35 And said unto them, Ye men of Israel, take heed to yourselves what ye intend to do as touching these men.

Notice that Gamaliel did not address them as “Ye Sadducees,” or “Ye Pharisees”; instead he addressed them as “Ye men of Israel”; and then he gave reasons why they should be careful concerning what they did to these apostles who were preaching in the name of the One whom these “men of Israel” had crucified. The “men of Israel” are the people to whom God had promised the Messiah

Gamaliel’s advice was unwise and dangerous, as we shall see as we continue this study; but God used it to save the apostles from death. The fact that the Sadducees took the advice of a Pharisee shows how distinguished a man Gamaliel was.

 

36 For before these days rose up Theudas, boasting himself to be somebody; to whom a number of men, about four hundred, joined themselves: who was slain; and all, as many as obeyed him, were scattered, and brought to nought.

37 After this man rose up Judas of Galilee in the days of the taxing, and drew away much people after him: he also perished; and all, even as many as obeyed him, were dispersed.
* * *
● Task goal:
Continue the commentary on Gamaliel's counsel to the men of Israel from the point at which it stops. The data that follows is separate material, unrelated to the commentary on Gamaliel's counsel.

Stored items:
* * *
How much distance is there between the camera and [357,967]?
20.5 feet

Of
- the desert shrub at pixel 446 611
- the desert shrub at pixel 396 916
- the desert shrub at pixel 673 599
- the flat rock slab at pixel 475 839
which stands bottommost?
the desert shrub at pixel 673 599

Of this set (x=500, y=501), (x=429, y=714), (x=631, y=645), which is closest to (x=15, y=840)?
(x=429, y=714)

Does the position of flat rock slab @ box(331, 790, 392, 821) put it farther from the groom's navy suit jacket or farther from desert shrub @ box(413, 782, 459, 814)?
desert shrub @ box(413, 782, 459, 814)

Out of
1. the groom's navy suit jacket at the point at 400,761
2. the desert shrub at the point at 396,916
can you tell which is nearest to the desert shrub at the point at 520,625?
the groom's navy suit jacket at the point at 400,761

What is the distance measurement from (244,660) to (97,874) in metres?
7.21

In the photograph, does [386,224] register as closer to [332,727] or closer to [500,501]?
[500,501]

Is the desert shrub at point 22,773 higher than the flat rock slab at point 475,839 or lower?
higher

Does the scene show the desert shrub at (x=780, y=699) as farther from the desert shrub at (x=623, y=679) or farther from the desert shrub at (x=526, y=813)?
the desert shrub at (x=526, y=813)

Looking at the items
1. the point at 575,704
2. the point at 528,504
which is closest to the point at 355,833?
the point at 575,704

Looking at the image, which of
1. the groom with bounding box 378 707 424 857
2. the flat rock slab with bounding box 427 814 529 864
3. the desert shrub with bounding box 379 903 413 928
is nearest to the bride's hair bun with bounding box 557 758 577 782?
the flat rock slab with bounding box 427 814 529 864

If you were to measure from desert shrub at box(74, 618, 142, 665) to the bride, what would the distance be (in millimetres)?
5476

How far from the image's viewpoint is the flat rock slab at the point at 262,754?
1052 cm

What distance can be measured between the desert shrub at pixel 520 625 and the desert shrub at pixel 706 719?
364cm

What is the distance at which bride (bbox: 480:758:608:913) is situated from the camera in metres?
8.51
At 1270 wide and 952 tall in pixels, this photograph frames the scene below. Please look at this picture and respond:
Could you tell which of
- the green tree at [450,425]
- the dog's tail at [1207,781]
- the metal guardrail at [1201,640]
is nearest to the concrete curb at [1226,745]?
* * *
● Response to the task:
Here Gamaliel assures the Sanhedrin that pretenders will come to naught (nothing), and names a man they were familiar with—“Theudas, boasting himself to be somebody.” The Jews were looking for their Messiah, and when Theudas came on the scene with his false claims, four hundred men joined him—an impressive number of followers in those days. Today there are men in America who claim everything Jesus claimed except the virgin birth—and personally I look for some false teacher to come on the scene soon who will even announce that he is virgin born! In these closing days of the Dispensation of Grace we have—not four hundred, but literally thousands who are following men instead of following THE MAN, Christ Jesus.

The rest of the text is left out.